**Work request**
Find all the lines in the entries below that hold the word "band" and copy them.

**Given information**
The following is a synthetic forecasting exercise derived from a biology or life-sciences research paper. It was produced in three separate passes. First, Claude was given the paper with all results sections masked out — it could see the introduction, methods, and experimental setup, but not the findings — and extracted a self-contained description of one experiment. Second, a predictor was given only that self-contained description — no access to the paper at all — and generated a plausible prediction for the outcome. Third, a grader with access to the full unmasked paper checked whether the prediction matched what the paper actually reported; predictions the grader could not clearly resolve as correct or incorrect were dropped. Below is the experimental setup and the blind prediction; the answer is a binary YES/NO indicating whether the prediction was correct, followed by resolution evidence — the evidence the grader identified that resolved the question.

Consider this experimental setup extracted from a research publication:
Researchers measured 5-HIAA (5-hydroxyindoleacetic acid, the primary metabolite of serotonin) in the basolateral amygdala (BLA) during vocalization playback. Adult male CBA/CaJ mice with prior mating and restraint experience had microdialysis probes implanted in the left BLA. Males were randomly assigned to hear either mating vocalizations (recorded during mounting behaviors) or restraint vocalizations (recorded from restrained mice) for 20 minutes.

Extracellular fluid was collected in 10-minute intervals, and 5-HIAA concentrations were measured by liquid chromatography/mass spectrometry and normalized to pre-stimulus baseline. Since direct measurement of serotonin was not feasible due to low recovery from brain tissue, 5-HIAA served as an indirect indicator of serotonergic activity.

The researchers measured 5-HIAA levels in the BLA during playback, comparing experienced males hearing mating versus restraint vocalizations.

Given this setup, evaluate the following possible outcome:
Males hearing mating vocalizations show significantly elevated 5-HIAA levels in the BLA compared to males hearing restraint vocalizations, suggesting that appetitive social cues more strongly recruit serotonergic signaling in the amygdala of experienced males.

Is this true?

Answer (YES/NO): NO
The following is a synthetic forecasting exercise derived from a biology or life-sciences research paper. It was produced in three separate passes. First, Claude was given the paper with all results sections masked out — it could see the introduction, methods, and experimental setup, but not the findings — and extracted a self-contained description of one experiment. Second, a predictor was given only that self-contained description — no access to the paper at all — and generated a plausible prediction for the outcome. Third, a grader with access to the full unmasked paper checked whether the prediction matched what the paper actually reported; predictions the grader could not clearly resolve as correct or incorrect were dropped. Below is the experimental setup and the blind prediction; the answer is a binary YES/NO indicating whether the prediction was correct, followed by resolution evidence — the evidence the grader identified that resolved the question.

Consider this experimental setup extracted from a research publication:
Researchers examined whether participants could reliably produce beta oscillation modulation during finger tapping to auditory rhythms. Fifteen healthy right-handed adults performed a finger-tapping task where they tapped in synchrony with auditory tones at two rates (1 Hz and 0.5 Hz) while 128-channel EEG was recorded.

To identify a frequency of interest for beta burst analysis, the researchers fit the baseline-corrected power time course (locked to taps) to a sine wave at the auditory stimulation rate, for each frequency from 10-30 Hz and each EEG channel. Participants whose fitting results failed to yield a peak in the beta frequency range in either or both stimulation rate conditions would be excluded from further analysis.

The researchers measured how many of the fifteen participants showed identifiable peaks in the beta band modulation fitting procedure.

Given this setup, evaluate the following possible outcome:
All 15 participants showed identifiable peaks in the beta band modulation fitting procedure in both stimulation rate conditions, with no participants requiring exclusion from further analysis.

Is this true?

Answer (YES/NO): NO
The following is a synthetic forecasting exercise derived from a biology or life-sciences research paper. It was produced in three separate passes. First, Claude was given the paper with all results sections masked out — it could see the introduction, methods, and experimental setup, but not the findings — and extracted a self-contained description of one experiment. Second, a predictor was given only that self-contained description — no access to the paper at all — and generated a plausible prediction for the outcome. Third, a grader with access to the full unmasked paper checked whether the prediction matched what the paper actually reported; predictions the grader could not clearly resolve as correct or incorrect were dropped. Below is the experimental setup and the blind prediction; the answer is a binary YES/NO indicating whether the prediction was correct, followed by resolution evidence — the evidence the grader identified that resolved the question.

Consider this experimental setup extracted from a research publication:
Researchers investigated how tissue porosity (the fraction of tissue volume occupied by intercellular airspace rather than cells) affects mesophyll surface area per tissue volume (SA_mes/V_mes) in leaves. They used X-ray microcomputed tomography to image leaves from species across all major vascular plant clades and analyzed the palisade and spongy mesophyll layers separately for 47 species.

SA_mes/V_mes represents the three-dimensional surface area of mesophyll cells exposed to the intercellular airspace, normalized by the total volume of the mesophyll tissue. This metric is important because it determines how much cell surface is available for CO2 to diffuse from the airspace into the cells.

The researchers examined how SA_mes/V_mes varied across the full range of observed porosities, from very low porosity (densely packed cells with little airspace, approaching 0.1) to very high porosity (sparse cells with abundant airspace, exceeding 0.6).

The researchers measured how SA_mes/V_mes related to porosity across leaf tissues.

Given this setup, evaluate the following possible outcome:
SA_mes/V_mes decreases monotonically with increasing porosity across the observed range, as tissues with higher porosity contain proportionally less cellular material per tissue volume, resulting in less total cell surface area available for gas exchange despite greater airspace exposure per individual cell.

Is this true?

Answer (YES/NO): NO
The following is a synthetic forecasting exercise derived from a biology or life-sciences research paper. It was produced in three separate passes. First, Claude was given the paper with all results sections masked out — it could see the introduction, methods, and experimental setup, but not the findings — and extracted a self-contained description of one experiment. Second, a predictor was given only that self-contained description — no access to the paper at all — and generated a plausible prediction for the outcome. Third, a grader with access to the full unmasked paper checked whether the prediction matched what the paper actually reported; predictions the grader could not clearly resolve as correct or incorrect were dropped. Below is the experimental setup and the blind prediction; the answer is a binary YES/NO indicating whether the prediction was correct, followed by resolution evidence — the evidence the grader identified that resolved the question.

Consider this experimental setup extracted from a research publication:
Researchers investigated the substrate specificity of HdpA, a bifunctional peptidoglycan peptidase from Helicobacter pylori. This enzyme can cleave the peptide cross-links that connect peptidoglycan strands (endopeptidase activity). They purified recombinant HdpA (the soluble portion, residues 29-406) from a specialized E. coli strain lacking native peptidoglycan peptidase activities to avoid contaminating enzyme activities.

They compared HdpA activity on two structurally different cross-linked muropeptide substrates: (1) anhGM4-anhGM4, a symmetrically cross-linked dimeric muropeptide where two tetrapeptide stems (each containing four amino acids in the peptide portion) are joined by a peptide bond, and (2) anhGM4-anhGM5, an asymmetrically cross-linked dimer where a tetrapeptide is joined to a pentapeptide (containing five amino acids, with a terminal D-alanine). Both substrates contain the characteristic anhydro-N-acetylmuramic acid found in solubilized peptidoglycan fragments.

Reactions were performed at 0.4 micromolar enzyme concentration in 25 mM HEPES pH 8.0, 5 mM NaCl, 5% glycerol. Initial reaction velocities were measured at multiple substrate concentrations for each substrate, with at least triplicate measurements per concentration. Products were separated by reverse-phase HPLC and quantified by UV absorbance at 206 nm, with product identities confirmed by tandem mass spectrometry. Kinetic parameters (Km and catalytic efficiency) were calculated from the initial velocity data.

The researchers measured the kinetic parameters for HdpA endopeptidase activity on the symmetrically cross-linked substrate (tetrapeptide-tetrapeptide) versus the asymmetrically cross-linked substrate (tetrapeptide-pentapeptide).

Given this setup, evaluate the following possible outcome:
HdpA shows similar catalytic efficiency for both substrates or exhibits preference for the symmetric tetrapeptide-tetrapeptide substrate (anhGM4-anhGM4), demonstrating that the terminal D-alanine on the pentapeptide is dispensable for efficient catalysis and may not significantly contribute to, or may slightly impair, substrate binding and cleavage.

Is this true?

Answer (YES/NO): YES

**Task response**
The researchers measured how many of the fifteen participants showed identifiable peaks in the beta band modulation fitting procedure.
All 15 participants showed identifiable peaks in the beta band modulation fitting procedure in both stimulation rate conditions, with no participants requiring exclusion from further analysis.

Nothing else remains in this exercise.